My letter to the Sunday Times forum page has been published. Not in its entirety though – the sarcastic bits were toned down – but the message has remained intact. Kudos to the editors for a good job.
Ashiq Idris has also responded to my e-mail. His reply below:
From: Ashiq Idris <firstname.lastname@example.org> Date: February 6, 2009 11:37:30 AM GMT+08:00 To: Laremy Lee Subject: Response to your Email Reply-To: email@example.com
I am writing to you in response to your email to the Association dated 2 Feb 2009. Here I would like to clarify on behalf of the Association that the Association had commissioned an independent Panel of Inquiry to look into the case.

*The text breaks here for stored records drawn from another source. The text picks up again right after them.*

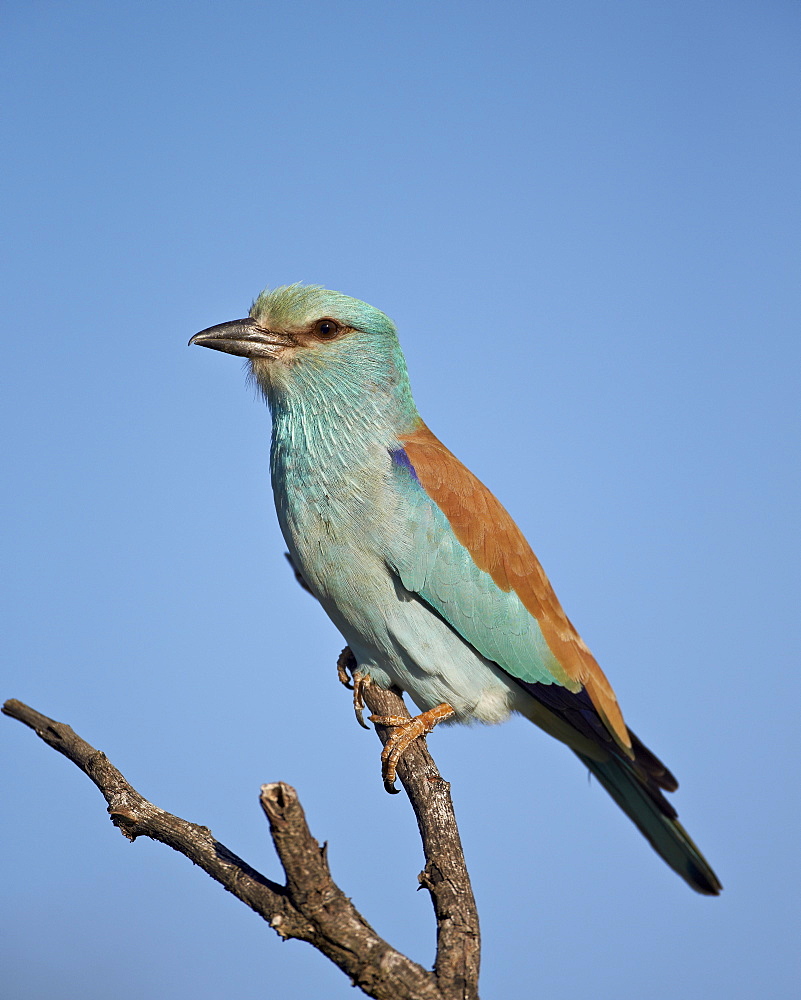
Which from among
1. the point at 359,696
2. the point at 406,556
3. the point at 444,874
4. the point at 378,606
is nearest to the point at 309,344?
the point at 406,556

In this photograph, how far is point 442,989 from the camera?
2129 mm

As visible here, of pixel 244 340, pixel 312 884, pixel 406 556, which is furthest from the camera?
pixel 244 340

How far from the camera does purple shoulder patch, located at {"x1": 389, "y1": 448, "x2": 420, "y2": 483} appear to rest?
124 inches

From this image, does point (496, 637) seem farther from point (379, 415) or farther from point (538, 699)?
point (379, 415)

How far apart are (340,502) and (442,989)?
1547 millimetres

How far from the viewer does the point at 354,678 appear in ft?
11.3

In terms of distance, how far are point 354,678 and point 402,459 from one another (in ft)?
2.98

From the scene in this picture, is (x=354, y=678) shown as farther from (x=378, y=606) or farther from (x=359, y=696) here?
(x=378, y=606)

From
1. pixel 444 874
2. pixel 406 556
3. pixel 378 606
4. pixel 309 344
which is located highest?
pixel 309 344

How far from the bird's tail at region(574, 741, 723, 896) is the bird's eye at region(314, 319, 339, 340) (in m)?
1.97

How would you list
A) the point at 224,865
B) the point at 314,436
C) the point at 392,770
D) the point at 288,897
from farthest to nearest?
the point at 314,436
the point at 392,770
the point at 224,865
the point at 288,897

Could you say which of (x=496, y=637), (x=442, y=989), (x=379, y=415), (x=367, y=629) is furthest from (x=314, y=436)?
(x=442, y=989)

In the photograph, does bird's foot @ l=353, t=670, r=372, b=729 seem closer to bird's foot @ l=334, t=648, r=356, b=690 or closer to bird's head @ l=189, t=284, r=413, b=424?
bird's foot @ l=334, t=648, r=356, b=690

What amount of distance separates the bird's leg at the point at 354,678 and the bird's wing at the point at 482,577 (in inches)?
20.2
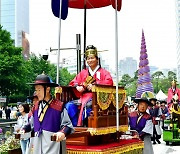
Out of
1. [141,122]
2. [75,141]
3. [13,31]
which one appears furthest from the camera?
[13,31]

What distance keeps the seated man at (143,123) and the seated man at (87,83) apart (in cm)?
66

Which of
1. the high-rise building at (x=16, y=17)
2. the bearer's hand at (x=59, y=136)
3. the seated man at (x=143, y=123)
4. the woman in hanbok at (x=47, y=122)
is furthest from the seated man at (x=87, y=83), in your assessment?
the high-rise building at (x=16, y=17)

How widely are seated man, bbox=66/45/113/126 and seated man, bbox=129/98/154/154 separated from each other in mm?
664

Upon completing their inquiry they have submitted their report to the Association which includes their recommendation on the punishment to be imposed. The TAS Management Committee agreed to adopt the recommendation and subsequently the two athletes were notified on the decision.
I would also like to clarify that the infringement was “Disobeying instruction of the coach” and the punishment given was imposed on the said infringement. Disobeying instruction is something the Association see very seriously and for that matter most other National Sports Associations.

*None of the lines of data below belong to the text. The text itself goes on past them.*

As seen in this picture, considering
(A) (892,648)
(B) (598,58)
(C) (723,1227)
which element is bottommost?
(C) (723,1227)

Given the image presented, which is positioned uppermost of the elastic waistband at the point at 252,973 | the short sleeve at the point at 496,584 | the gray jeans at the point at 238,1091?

I hope I have clarify the reason why they were being punished in contrary to what had been reported in the local media and speculated out of proportion.
I would like to thank you for your comments.
Is the case closed? I don’t know, but I still remain firm on my stand: although rules must be followed, this ‘rule’ in particular is archaic and has no place in our day and age. Also, some points to be clarified:
This isn’t about sex, or indecency, by the way, although many people have mistaken it to be so. Please do not be misled. It’s about jurisprudence, I think, but please let me know if I am using the term wrongly.
The media did not blow the matter out of proportion. The Straits Times merely reported on the truth, and they did a good job, might I add. The only thing that has been blown out of proportion is the nature and the severity of the punishment – if one is needed at all.
I think the above two points merely go to show that Singaporeans need a very good grounding in media literacy, and I’m glad the education system is making an attempt to bridge this gap.
In any case, I hope Dinah and Ying Ren keep on training. It would be nice to see them on the global stage someday, because these are two Singaporeans I’d be very proud to support and cheer my lungs out for.